The Supreme Court of Appeal will consider a case Thursday that may determine whether President Jacob Zuma should stand trial on graft charges that were dropped by the prosecutors eight years ago.
Prosecutors probed allegations that Zuma took R4.07 million in bribes from arms dealers and brought 783 charges of fraud, corruption and racketeering against him. They scrapped the case a month before he became president in May 2009, saying taped phone calls indicated the chief investigator’s actions may have been politically motivated. The court in the central city of Bloemfontein started hearing arguments on Thursday from the prosecutor’s office as to why the judges should consider hearing the appeal. Zuma’s legal team are also expected to address the court.

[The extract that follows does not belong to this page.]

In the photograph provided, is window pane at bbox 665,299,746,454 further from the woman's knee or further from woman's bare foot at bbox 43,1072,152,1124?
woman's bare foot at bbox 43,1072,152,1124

“There’s still this cloud over his head and the reinstatement of these charges would cause even more problems for him,” Zakhele Ndlovu, a political science lecturer at the University of KwaZulu-Natal, said by phone. It could also reduce the chances that he will be succeeded as head of the ruling African National Congress by Nkosazana Dlamini-Zuma, his preferred candidate, as “she may be perceived as guilty by association,” he said.
The biggest opposition party, the Democratic Alliance, challenged the 2009 decision to scrap the case and the High Court in Pretoria ruled last year that the National Prosecuting Authority acted irrationally, a finding that opened the way for the charges to be reinstated. The president then directly approached the Supreme Court to review the case. The court isn’t obligated to hear the appeal but if it does, argument may proceed immediately.

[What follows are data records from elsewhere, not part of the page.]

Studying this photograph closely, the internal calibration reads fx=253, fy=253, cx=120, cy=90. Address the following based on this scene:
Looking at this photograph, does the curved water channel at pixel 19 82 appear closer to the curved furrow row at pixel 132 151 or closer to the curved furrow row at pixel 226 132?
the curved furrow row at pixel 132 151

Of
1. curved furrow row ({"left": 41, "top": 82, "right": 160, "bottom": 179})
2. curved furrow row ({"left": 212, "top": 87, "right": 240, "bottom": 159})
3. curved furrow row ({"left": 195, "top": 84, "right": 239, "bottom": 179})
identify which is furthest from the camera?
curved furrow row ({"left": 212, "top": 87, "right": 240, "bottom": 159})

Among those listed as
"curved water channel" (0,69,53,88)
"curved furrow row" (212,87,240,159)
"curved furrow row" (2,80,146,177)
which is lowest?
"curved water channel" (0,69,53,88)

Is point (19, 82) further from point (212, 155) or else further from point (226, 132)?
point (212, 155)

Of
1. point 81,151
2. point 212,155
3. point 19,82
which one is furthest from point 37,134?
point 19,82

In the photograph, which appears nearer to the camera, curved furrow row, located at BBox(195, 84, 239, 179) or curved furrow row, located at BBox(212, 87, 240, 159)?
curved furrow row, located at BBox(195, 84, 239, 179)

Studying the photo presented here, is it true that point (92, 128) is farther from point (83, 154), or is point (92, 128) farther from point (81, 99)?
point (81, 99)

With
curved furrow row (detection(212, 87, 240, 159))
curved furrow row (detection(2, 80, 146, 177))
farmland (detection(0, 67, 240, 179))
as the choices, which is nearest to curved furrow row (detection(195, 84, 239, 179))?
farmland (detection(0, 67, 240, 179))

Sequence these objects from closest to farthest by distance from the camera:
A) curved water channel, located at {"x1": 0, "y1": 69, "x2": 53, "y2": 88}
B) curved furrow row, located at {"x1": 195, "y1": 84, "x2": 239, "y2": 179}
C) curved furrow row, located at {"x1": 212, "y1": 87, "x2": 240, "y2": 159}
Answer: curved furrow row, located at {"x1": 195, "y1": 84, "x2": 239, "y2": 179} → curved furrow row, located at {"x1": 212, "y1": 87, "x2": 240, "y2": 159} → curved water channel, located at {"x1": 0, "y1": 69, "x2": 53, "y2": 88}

Zuma could still take the case to the Constitutional Court should the Supreme Court refuse to hear his appeal.
The revival of the charges will add to pressure on Zuma, 75, who’s faced calls to quit following a succession of scandals, including a finding by the Constitutional Court that he violated his oath of office by refusing to repay taxpayer funds spent on his private home.

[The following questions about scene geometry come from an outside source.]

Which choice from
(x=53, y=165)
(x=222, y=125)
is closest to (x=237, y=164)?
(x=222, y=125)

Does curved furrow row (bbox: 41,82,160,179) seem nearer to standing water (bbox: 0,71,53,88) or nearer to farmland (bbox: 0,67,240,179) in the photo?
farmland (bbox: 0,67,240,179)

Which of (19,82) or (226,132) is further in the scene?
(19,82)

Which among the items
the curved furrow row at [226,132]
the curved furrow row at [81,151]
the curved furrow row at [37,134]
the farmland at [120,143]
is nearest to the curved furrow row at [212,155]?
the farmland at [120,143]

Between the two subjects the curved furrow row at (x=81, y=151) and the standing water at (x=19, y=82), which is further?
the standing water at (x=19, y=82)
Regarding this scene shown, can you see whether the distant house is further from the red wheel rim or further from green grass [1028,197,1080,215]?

He’s also survived two bids to oust him from within the leadership of the ANC since November and last month saw off an opposition motion of no confidence that was backed by at least two dozen ANC lawmakers.
Zuma is due to step down as ANC leader in December and as president in 2019. If it’s announced that he will stand trial, a campaign to install Dlamini-Zuma, his ex-wife and the former chairwoman of the African Union commission, could be undermined, according to Ndlovu.